* _REQUIRED TASK_
Rewrite the records below as a numbered list with one line per item. Drop the blank lines and leave the pictures out.
┄┄┄┄┄┄┄┄┄┄
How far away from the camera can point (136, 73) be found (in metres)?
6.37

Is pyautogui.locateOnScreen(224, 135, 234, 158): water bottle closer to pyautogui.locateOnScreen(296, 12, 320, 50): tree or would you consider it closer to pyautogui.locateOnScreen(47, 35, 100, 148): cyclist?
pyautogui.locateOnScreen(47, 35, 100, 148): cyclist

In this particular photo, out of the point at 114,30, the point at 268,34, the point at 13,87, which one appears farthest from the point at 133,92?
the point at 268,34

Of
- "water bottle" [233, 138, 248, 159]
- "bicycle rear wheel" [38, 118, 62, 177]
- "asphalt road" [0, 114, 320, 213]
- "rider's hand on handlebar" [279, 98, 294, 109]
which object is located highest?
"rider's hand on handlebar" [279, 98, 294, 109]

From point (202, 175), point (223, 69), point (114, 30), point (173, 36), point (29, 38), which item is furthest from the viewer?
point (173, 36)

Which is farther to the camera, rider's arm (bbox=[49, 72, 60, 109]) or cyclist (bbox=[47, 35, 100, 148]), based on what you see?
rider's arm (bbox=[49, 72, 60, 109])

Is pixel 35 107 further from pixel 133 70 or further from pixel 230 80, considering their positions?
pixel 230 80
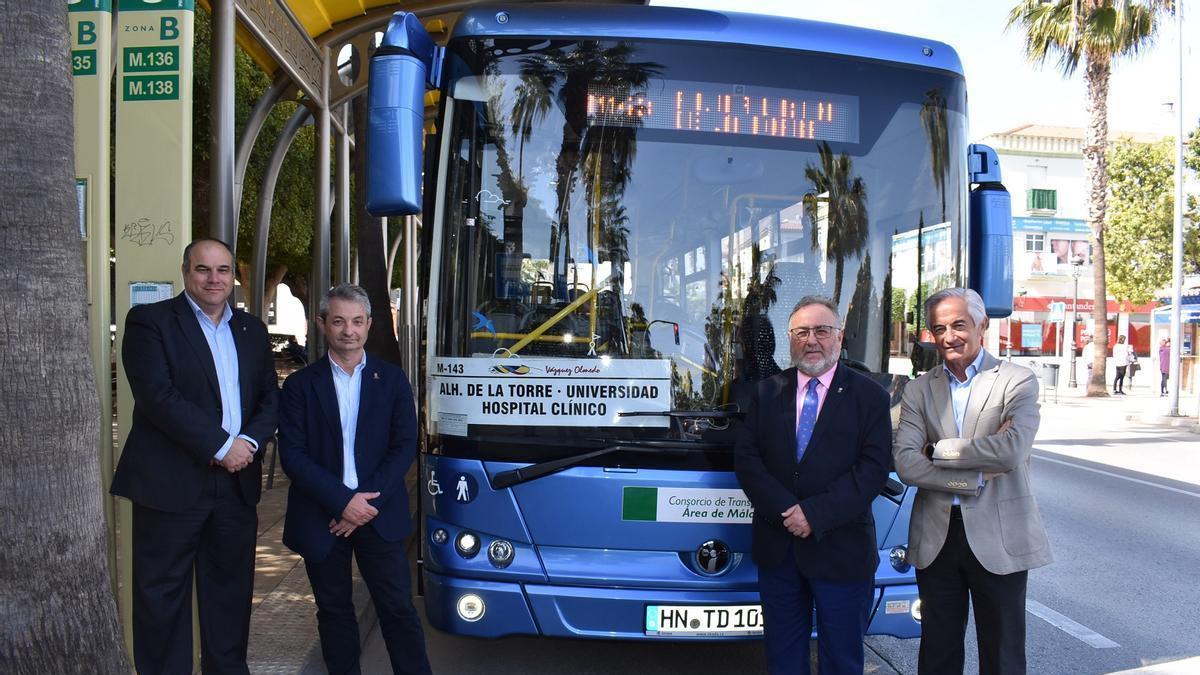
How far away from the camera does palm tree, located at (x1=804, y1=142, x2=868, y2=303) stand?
┄┄┄┄┄┄┄┄┄┄
* _FULL OUTPUT_
1. How far away from the camera can point (136, 73) be found (in metres)?
2. 6.37
3. Is pyautogui.locateOnScreen(224, 135, 234, 158): water bottle closer to pyautogui.locateOnScreen(296, 12, 320, 50): tree or would you consider it closer to pyautogui.locateOnScreen(47, 35, 100, 148): cyclist?
4. pyautogui.locateOnScreen(47, 35, 100, 148): cyclist
5. In this particular photo, out of the point at 114,30, the point at 268,34, the point at 13,87, which one appears farthest from the point at 133,92?
6. the point at 268,34
7. Of
8. - "water bottle" [233, 138, 248, 159]
9. - "bicycle rear wheel" [38, 118, 62, 177]
10. - "asphalt road" [0, 114, 320, 213]
11. - "rider's hand on handlebar" [279, 98, 294, 109]
12. which object is located highest?
13. "rider's hand on handlebar" [279, 98, 294, 109]
14. From point (202, 175), point (223, 69), point (114, 30), point (173, 36), point (29, 38), which item is furthest from the viewer?
15. point (173, 36)
16. Which is farther to the camera, rider's arm (bbox=[49, 72, 60, 109]) or cyclist (bbox=[47, 35, 100, 148]), based on what you see?
17. rider's arm (bbox=[49, 72, 60, 109])
18. Is pixel 35 107 further from pixel 133 70 or further from pixel 230 80, considering their positions?
19. pixel 230 80
20. How far away from the camera does palm tree, located at (x1=804, y1=142, x2=868, y2=303) stand?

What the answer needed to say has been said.